### WHAT TO WORK ON:
Below are some records. Reproduce them exactly from their first line through the line with "common name: american black bear", inclusive.

[Records contained in a dataset]
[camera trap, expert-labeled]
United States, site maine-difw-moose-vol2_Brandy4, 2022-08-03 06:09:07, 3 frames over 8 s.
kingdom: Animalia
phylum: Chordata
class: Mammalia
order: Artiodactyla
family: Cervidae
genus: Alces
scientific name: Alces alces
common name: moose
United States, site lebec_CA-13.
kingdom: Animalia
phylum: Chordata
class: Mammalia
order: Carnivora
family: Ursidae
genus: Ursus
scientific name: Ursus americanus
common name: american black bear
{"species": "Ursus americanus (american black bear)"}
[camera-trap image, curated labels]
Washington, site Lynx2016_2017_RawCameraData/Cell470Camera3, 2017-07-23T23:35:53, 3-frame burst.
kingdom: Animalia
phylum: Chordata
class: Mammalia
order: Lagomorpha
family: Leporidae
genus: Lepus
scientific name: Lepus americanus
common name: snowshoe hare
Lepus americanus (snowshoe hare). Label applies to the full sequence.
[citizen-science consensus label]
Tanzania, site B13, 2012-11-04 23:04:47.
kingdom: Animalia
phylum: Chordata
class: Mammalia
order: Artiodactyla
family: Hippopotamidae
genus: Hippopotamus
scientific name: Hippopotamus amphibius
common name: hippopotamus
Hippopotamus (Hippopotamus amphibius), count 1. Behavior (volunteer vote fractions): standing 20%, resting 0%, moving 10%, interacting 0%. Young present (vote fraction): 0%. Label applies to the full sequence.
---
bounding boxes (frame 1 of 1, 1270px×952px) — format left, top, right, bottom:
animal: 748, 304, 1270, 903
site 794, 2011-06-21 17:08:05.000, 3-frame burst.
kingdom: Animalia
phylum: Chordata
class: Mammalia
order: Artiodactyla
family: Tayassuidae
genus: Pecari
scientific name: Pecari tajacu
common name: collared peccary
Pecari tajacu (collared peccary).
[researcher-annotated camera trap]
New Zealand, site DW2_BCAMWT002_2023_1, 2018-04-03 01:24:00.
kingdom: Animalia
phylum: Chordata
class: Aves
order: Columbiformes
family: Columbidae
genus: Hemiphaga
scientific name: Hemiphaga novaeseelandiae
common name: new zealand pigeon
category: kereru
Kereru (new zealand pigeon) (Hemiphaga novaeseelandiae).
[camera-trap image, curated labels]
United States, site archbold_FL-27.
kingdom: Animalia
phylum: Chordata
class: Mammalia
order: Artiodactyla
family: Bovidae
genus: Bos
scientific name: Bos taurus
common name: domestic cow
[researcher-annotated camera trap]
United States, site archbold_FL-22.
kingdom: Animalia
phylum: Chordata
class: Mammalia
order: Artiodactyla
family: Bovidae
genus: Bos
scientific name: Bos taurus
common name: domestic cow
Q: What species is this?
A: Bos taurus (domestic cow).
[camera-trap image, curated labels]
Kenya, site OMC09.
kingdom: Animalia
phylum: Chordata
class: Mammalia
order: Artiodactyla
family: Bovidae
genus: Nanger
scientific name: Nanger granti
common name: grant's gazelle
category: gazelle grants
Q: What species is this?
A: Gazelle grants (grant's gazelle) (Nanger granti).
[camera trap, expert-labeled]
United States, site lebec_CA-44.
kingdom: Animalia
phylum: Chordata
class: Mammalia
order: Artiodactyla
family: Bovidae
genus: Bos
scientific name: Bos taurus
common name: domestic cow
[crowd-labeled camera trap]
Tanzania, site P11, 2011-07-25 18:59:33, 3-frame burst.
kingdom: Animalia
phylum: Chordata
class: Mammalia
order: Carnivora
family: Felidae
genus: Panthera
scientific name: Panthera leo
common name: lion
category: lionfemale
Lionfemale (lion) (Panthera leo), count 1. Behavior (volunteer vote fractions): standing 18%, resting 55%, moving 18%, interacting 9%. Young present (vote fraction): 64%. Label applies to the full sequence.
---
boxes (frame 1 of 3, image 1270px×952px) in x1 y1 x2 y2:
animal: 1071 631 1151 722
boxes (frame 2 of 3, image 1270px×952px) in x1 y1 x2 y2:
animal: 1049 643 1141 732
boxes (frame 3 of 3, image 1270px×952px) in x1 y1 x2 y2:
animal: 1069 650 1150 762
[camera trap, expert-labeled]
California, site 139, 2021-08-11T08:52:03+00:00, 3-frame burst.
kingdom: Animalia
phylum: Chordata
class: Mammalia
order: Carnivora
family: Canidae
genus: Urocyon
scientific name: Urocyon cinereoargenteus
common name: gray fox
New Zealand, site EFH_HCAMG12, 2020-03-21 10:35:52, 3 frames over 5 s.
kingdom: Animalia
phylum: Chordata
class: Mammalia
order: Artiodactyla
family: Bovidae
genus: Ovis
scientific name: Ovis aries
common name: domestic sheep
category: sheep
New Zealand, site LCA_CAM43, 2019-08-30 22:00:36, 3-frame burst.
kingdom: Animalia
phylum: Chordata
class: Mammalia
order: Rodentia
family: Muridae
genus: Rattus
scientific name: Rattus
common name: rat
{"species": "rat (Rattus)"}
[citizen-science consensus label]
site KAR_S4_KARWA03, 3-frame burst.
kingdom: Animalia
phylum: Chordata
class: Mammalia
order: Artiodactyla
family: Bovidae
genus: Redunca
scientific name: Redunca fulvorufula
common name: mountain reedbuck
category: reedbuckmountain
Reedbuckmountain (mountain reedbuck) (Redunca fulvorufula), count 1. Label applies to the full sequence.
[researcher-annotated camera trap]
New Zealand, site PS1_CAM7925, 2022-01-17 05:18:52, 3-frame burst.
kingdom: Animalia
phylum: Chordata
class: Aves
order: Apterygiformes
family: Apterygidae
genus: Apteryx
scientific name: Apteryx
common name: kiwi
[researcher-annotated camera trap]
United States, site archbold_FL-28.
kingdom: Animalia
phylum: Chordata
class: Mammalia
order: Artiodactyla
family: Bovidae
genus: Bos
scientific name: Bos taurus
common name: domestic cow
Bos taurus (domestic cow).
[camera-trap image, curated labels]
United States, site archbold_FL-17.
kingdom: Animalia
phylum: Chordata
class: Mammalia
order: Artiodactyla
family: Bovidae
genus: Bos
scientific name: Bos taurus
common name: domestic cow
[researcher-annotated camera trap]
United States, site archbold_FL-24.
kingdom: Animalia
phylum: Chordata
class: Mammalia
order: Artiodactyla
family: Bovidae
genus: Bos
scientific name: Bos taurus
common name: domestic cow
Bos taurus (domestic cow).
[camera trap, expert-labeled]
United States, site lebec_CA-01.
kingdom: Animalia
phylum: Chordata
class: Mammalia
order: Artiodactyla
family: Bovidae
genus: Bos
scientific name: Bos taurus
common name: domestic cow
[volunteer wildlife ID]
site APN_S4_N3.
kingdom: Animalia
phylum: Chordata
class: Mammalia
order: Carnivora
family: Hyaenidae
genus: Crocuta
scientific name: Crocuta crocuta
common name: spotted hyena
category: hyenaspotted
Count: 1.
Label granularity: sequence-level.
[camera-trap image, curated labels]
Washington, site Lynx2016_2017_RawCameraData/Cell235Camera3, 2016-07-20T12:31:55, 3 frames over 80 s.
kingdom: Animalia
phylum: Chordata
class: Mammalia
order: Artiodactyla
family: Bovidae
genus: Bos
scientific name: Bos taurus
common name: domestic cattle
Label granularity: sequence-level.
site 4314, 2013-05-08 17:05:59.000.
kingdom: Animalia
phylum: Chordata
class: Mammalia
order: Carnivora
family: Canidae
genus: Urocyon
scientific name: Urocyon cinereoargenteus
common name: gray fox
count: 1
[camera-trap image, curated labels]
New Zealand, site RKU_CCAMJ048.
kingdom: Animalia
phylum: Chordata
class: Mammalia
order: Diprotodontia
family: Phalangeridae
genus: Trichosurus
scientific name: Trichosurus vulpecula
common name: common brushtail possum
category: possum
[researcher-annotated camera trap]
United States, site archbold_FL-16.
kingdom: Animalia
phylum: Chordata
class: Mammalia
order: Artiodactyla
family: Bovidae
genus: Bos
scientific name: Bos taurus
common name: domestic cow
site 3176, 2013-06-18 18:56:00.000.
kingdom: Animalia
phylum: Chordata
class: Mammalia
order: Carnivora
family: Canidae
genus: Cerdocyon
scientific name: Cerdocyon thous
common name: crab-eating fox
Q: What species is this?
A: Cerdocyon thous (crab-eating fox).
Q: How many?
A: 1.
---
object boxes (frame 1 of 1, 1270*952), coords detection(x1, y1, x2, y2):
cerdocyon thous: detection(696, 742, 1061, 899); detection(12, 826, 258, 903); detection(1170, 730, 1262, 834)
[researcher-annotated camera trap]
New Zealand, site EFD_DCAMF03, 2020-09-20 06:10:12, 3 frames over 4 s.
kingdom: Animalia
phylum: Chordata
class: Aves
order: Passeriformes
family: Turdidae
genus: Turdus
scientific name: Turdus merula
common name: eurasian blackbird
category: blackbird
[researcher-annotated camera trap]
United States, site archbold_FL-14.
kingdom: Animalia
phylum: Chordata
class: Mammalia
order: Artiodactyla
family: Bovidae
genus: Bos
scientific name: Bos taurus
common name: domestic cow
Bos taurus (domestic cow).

### EXERCISE RESPONSE:
[camera trap, expert-labeled]
United States, site maine-difw-moose-vol2_Brandy4, 2022-08-03 06:09:07, 3 frames over 8 s.
kingdom: Animalia
phylum: Chordata
class: Mammalia
order: Artiodactyla
family: Cervidae
genus: Alces
scientific name: Alces alces
common name: moose
United States, site lebec_CA-13.
kingdom: Animalia
phylum: Chordata
class: Mammalia
order: Carnivora
family: Ursidae
genus: Ursus
scientific name: Ursus americanus
common name: american black bear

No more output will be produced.